**WORK TASK:** Copy every line of the material below exactly.

***** PROVIDED RECORDS

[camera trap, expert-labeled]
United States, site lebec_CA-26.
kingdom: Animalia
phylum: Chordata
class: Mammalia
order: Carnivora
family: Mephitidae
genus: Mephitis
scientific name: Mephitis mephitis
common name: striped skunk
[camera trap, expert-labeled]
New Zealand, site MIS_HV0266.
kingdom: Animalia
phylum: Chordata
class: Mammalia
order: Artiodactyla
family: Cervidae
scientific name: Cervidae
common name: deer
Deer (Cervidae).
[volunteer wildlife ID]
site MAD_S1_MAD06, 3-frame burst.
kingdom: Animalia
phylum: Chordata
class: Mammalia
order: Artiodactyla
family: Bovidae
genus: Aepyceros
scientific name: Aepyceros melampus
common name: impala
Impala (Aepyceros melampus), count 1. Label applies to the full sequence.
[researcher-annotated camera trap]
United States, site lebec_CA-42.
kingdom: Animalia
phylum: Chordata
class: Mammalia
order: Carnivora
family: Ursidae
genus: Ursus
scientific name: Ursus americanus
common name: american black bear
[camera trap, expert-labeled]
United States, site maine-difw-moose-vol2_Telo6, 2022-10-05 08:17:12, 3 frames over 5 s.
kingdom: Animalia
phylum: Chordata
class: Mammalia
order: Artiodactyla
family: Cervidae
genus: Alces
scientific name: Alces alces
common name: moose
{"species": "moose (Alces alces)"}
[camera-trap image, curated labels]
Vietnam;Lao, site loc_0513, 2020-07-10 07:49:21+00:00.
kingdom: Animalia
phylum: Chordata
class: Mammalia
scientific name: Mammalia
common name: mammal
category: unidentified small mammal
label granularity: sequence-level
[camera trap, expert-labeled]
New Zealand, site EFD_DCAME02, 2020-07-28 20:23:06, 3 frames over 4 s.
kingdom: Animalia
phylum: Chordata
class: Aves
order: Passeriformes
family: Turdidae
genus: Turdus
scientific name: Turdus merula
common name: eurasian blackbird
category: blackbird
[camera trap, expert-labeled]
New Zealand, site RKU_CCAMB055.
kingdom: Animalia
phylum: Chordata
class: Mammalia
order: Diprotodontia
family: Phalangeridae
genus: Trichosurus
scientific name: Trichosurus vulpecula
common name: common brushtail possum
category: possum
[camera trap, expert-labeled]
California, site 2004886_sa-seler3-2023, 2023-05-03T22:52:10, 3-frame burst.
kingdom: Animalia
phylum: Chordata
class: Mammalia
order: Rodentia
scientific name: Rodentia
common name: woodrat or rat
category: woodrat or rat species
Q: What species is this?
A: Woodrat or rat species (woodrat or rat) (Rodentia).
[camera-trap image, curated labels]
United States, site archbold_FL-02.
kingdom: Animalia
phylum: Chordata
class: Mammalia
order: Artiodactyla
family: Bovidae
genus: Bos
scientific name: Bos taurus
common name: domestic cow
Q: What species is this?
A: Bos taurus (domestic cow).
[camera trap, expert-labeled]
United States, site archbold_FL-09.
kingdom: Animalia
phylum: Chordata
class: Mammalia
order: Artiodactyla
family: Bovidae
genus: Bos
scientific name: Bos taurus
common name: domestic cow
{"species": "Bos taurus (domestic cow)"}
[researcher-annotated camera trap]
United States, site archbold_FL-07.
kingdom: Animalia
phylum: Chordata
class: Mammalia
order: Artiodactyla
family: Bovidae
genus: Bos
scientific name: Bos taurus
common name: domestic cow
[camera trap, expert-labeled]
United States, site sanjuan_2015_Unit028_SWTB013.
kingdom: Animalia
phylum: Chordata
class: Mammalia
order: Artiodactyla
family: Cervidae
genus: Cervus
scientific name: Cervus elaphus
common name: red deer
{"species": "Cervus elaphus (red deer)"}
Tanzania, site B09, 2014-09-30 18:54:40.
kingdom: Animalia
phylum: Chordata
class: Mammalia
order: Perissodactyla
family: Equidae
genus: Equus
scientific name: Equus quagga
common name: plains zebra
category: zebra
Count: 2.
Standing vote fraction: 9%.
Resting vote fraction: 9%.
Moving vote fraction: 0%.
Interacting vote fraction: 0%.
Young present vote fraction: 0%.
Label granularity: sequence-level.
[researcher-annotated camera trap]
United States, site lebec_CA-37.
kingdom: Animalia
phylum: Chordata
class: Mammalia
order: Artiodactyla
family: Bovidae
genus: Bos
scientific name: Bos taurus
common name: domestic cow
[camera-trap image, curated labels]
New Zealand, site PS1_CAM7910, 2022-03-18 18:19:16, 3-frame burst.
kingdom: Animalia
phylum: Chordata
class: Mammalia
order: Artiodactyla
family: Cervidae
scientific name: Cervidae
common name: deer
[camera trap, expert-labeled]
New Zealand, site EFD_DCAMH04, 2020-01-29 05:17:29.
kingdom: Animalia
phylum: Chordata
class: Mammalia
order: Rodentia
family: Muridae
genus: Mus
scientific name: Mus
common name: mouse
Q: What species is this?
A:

**********

**RESPONSE TO THIS EXERCISE:**
[camera trap, expert-labeled]
United States, site lebec_CA-26.
kingdom: Animalia
phylum: Chordata
class: Mammalia
order: Carnivora
family: Mephitidae
genus: Mephitis
scientific name: Mephitis mephitis
common name: striped skunk
[camera trap, expert-labeled]
New Zealand, site MIS_HV0266.
kingdom: Animalia
phylum: Chordata
class: Mammalia
order: Artiodactyla
family: Cervidae
scientific name: Cervidae
common name: deer
Deer (Cervidae).
[volunteer wildlife ID]
site MAD_S1_MAD06, 3-frame burst.
kingdom: Animalia
phylum: Chordata
class: Mammalia
order: Artiodactyla
family: Bovidae
genus: Aepyceros
scientific name: Aepyceros melampus
common name: impala
Impala (Aepyceros melampus), count 1. Label applies to the full sequence.
[researcher-annotated camera trap]
United States, site lebec_CA-42.
kingdom: Animalia
phylum: Chordata
class: Mammalia
order: Carnivora
family: Ursidae
genus: Ursus
scientific name: Ursus americanus
common name: american black bear
[camera trap, expert-labeled]
United States, site maine-difw-moose-vol2_Telo6, 2022-10-05 08:17:12, 3 frames over 5 s.
kingdom: Animalia
phylum: Chordata
class: Mammalia
order: Artiodactyla
family: Cervidae
genus: Alces
scientific name: Alces alces
common name: moose
{"species": "moose (Alces alces)"}
[camera-trap image, curated labels]
Vietnam;Lao, site loc_0513, 2020-07-10 07:49:21+00:00.
kingdom: Animalia
phylum: Chordata
class: Mammalia
scientific name: Mammalia
common name: mammal
category: unidentified small mammal
label granularity: sequence-level
[camera trap, expert-labeled]
New Zealand, site EFD_DCAME02, 2020-07-28 20:23:06, 3 frames over 4 s.
kingdom: Animalia
phylum: Chordata
class: Aves
order: Passeriformes
family: Turdidae
genus: Turdus
scientific name: Turdus merula
common name: eurasian blackbird
category: blackbird
[camera trap, expert-labeled]
New Zealand, site RKU_CCAMB055.
kingdom: Animalia
phylum: Chordata
class: Mammalia
order: Diprotodontia
family: Phalangeridae
genus: Trichosurus
scientific name: Trichosurus vulpecula
common name: common brushtail possum
category: possum
[camera trap, expert-labeled]
California, site 2004886_sa-seler3-2023, 2023-05-03T22:52:10, 3-frame burst.
kingdom: Animalia
phylum: Chordata
class: Mammalia
order: Rodentia
scientific name: Rodentia
common name: woodrat or rat
category: woodrat or rat species
Q: What species is this?
A: Woodrat or rat species (woodrat or rat) (Rodentia).
[camera-trap image, curated labels]
United States, site archbold_FL-02.
kingdom: Animalia
phylum: Chordata
class: Mammalia
order: Artiodactyla
family: Bovidae
genus: Bos
scientific name: Bos taurus
common name: domestic cow
Q: What species is this?
A: Bos taurus (domestic cow).
[camera trap, expert-labeled]
United States, site archbold_FL-09.
kingdom: Animalia
phylum: Chordata
class: Mammalia
order: Artiodactyla
family: Bovidae
genus: Bos
scientific name: Bos taurus
common name: domestic cow
{"species": "Bos taurus (domestic cow)"}
[researcher-annotated camera trap]
United States, site archbold_FL-07.
kingdom: Animalia
phylum: Chordata
class: Mammalia
order: Artiodactyla
family: Bovidae
genus: Bos
scientific name: Bos taurus
common name: domestic cow
[camera trap, expert-labeled]
United States, site sanjuan_2015_Unit028_SWTB013.
kingdom: Animalia
phylum: Chordata
class: Mammalia
order: Artiodactyla
family: Cervidae
genus: Cervus
scientific name: Cervus elaphus
common name: red deer
{"species": "Cervus elaphus (red deer)"}
Tanzania, site B09, 2014-09-30 18:54:40.
kingdom: Animalia
phylum: Chordata
class: Mammalia
order: Perissodactyla
family: Equidae
genus: Equus
scientific name: Equus quagga
common name: plains zebra
category: zebra
Count: 2.
Standing vote fraction: 9%.
Resting vote fraction: 9%.
Moving vote fraction: 0%.
Interacting vote fraction: 0%.
Young present vote fraction: 0%.
Label granularity: sequence-level.
[researcher-annotated camera trap]
United States, site lebec_CA-37.
kingdom: Animalia
phylum: Chordata
class: Mammalia
order: Artiodactyla
family: Bovidae
genus: Bos
scientific name: Bos taurus
common name: domestic cow
[camera-trap image, curated labels]
New Zealand, site PS1_CAM7910, 2022-03-18 18:19:16, 3-frame burst.
kingdom: Animalia
phylum: Chordata
class: Mammalia
order: Artiodactyla
family: Cervidae
scientific name: Cervidae
common name: deer
[camera trap, expert-labeled]
New Zealand, site EFD_DCAMH04, 2020-01-29 05:17:29.
kingdom: Animalia
phylum: Chordata
class: Mammalia
order: Rodentia
family: Muridae
genus: Mus
scientific name: Mus
common name: mouse
Q: What species is this?
A:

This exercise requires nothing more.